Der vorliegende Beitrag beschäftigt sich anlässlich einer aktuellen Kontroverse um ihre Kategorisierung durch das Bundesamt für Verfassungsschutz (BfV) mit dem Wesen der Identitären Bewegung Deutschland, einer wesentlichen Akteurin der sog. Neuen Rechten, die mit nachhaltigen Social-Media-Kamagnen und öffentlichenkeitswirksamen Aktionen rechtes Gedankengut, Kulturrassismus und EU-Feindlichkeit verbreitet. Der Artikel beschreibt ihre Ziele, gibt Auskunft über Erkenntnisse zu Vorgehen und Straftaten ihrer Anhänger_innen und stellt die Ergebnisse von Experteninterviews, die im Rahmen einer Bachelorarbeit an der Hochschule für Wirtschaft und Recht Berlin geführt wurden, zu ihrem Gefährdungspotenzial und daraus resultierenden Aufgaben für Polizei, Politik und Gesellschaft dar.

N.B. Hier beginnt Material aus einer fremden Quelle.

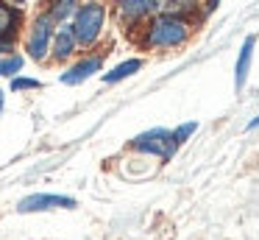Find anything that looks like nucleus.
Masks as SVG:
<instances>
[{
	"mask_svg": "<svg viewBox=\"0 0 259 240\" xmlns=\"http://www.w3.org/2000/svg\"><path fill=\"white\" fill-rule=\"evenodd\" d=\"M48 210H75L73 195H59V193H34L25 195L17 204V212H48Z\"/></svg>",
	"mask_w": 259,
	"mask_h": 240,
	"instance_id": "5",
	"label": "nucleus"
},
{
	"mask_svg": "<svg viewBox=\"0 0 259 240\" xmlns=\"http://www.w3.org/2000/svg\"><path fill=\"white\" fill-rule=\"evenodd\" d=\"M153 9H156V0H117V11L128 25L145 20Z\"/></svg>",
	"mask_w": 259,
	"mask_h": 240,
	"instance_id": "9",
	"label": "nucleus"
},
{
	"mask_svg": "<svg viewBox=\"0 0 259 240\" xmlns=\"http://www.w3.org/2000/svg\"><path fill=\"white\" fill-rule=\"evenodd\" d=\"M20 22H23V14H20V9H14V6H9V3H3V0H0V37L14 39V33H17Z\"/></svg>",
	"mask_w": 259,
	"mask_h": 240,
	"instance_id": "10",
	"label": "nucleus"
},
{
	"mask_svg": "<svg viewBox=\"0 0 259 240\" xmlns=\"http://www.w3.org/2000/svg\"><path fill=\"white\" fill-rule=\"evenodd\" d=\"M256 126H259V115H256V117H253V120H251V123H248V128H256Z\"/></svg>",
	"mask_w": 259,
	"mask_h": 240,
	"instance_id": "19",
	"label": "nucleus"
},
{
	"mask_svg": "<svg viewBox=\"0 0 259 240\" xmlns=\"http://www.w3.org/2000/svg\"><path fill=\"white\" fill-rule=\"evenodd\" d=\"M75 9H78V6H75V0H51V6H48L45 14L51 17L56 25H64V22L75 14Z\"/></svg>",
	"mask_w": 259,
	"mask_h": 240,
	"instance_id": "12",
	"label": "nucleus"
},
{
	"mask_svg": "<svg viewBox=\"0 0 259 240\" xmlns=\"http://www.w3.org/2000/svg\"><path fill=\"white\" fill-rule=\"evenodd\" d=\"M253 48H256V37L248 33L242 39V48H240V56H237V64H234V89L240 92L248 81V70H251V61H253Z\"/></svg>",
	"mask_w": 259,
	"mask_h": 240,
	"instance_id": "8",
	"label": "nucleus"
},
{
	"mask_svg": "<svg viewBox=\"0 0 259 240\" xmlns=\"http://www.w3.org/2000/svg\"><path fill=\"white\" fill-rule=\"evenodd\" d=\"M14 50V39H6V37H0V53H12Z\"/></svg>",
	"mask_w": 259,
	"mask_h": 240,
	"instance_id": "17",
	"label": "nucleus"
},
{
	"mask_svg": "<svg viewBox=\"0 0 259 240\" xmlns=\"http://www.w3.org/2000/svg\"><path fill=\"white\" fill-rule=\"evenodd\" d=\"M23 64H25V59L23 56H17V53H9V56H3L0 59V76H17L20 70H23Z\"/></svg>",
	"mask_w": 259,
	"mask_h": 240,
	"instance_id": "14",
	"label": "nucleus"
},
{
	"mask_svg": "<svg viewBox=\"0 0 259 240\" xmlns=\"http://www.w3.org/2000/svg\"><path fill=\"white\" fill-rule=\"evenodd\" d=\"M218 3L220 0H209V9H218Z\"/></svg>",
	"mask_w": 259,
	"mask_h": 240,
	"instance_id": "20",
	"label": "nucleus"
},
{
	"mask_svg": "<svg viewBox=\"0 0 259 240\" xmlns=\"http://www.w3.org/2000/svg\"><path fill=\"white\" fill-rule=\"evenodd\" d=\"M3 106H6V95H3V89H0V115H3Z\"/></svg>",
	"mask_w": 259,
	"mask_h": 240,
	"instance_id": "18",
	"label": "nucleus"
},
{
	"mask_svg": "<svg viewBox=\"0 0 259 240\" xmlns=\"http://www.w3.org/2000/svg\"><path fill=\"white\" fill-rule=\"evenodd\" d=\"M195 131H198V123H195V120H187V123H181L179 128H173V140H176V145L187 143V140H190Z\"/></svg>",
	"mask_w": 259,
	"mask_h": 240,
	"instance_id": "15",
	"label": "nucleus"
},
{
	"mask_svg": "<svg viewBox=\"0 0 259 240\" xmlns=\"http://www.w3.org/2000/svg\"><path fill=\"white\" fill-rule=\"evenodd\" d=\"M198 0H156V9H162V14L181 17L184 11H192Z\"/></svg>",
	"mask_w": 259,
	"mask_h": 240,
	"instance_id": "13",
	"label": "nucleus"
},
{
	"mask_svg": "<svg viewBox=\"0 0 259 240\" xmlns=\"http://www.w3.org/2000/svg\"><path fill=\"white\" fill-rule=\"evenodd\" d=\"M53 33H56V22L42 11L36 14V20L31 22V31L28 39H25V50L34 61H45L51 56V42H53Z\"/></svg>",
	"mask_w": 259,
	"mask_h": 240,
	"instance_id": "4",
	"label": "nucleus"
},
{
	"mask_svg": "<svg viewBox=\"0 0 259 240\" xmlns=\"http://www.w3.org/2000/svg\"><path fill=\"white\" fill-rule=\"evenodd\" d=\"M176 140H173V131L167 128H151V131H142L131 140V151L142 156H156V159H173L176 156Z\"/></svg>",
	"mask_w": 259,
	"mask_h": 240,
	"instance_id": "3",
	"label": "nucleus"
},
{
	"mask_svg": "<svg viewBox=\"0 0 259 240\" xmlns=\"http://www.w3.org/2000/svg\"><path fill=\"white\" fill-rule=\"evenodd\" d=\"M75 50H78V42H75V37H73V28L64 22V25H59L56 33H53L51 56H53L56 61H67V59H73Z\"/></svg>",
	"mask_w": 259,
	"mask_h": 240,
	"instance_id": "7",
	"label": "nucleus"
},
{
	"mask_svg": "<svg viewBox=\"0 0 259 240\" xmlns=\"http://www.w3.org/2000/svg\"><path fill=\"white\" fill-rule=\"evenodd\" d=\"M140 70H142V59H125V61H120L117 67H112L109 73H103V81L117 84V81H123V78L134 76V73H140Z\"/></svg>",
	"mask_w": 259,
	"mask_h": 240,
	"instance_id": "11",
	"label": "nucleus"
},
{
	"mask_svg": "<svg viewBox=\"0 0 259 240\" xmlns=\"http://www.w3.org/2000/svg\"><path fill=\"white\" fill-rule=\"evenodd\" d=\"M9 3H14V9H17L20 3H25V0H9Z\"/></svg>",
	"mask_w": 259,
	"mask_h": 240,
	"instance_id": "21",
	"label": "nucleus"
},
{
	"mask_svg": "<svg viewBox=\"0 0 259 240\" xmlns=\"http://www.w3.org/2000/svg\"><path fill=\"white\" fill-rule=\"evenodd\" d=\"M103 25H106V6L98 3V0L78 6V9H75V14H73V22H70L75 42L84 45V48H90V45L98 42Z\"/></svg>",
	"mask_w": 259,
	"mask_h": 240,
	"instance_id": "2",
	"label": "nucleus"
},
{
	"mask_svg": "<svg viewBox=\"0 0 259 240\" xmlns=\"http://www.w3.org/2000/svg\"><path fill=\"white\" fill-rule=\"evenodd\" d=\"M192 25L184 17H173V14H159L148 22L145 28V48H179L190 39Z\"/></svg>",
	"mask_w": 259,
	"mask_h": 240,
	"instance_id": "1",
	"label": "nucleus"
},
{
	"mask_svg": "<svg viewBox=\"0 0 259 240\" xmlns=\"http://www.w3.org/2000/svg\"><path fill=\"white\" fill-rule=\"evenodd\" d=\"M42 81L39 78H23V76H14L12 78V92H23V89H39Z\"/></svg>",
	"mask_w": 259,
	"mask_h": 240,
	"instance_id": "16",
	"label": "nucleus"
},
{
	"mask_svg": "<svg viewBox=\"0 0 259 240\" xmlns=\"http://www.w3.org/2000/svg\"><path fill=\"white\" fill-rule=\"evenodd\" d=\"M103 70V53H95V56H84V59H78L75 64H70L67 70L62 73V84H67V87H78V84H84L87 78H92L95 73Z\"/></svg>",
	"mask_w": 259,
	"mask_h": 240,
	"instance_id": "6",
	"label": "nucleus"
}]
</instances>
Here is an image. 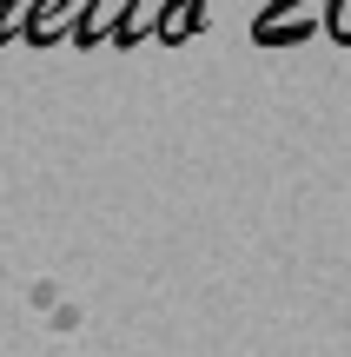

Rechtsextremismus, Identitäre Bewegung, Neue Rechte, Kulturrassismus, Europabegriff, „Großer Austausch“, Verfassungsschutz, Hassrhetorik, Social Media, AfD.

Abstract

On the occasion of a current controversy about its categorization by the Federal Secret Service of Germany, this article deals with the nature of the Identitarian Movement in Germany, an essential actor of the so-called New Right, which disseminates right-wing ideas, cultural racism and EU hostility by means of sustainable social media campaigns and high-profile actions. The article describes their goals, provides information about their supporters‘ proceedings and crimes, and presents the results of expert interviews conducted as part of a bachelor‘s thesis at the Berlin School of Economics and Law on their potential dangers and the resulting challenges for police, policy and society.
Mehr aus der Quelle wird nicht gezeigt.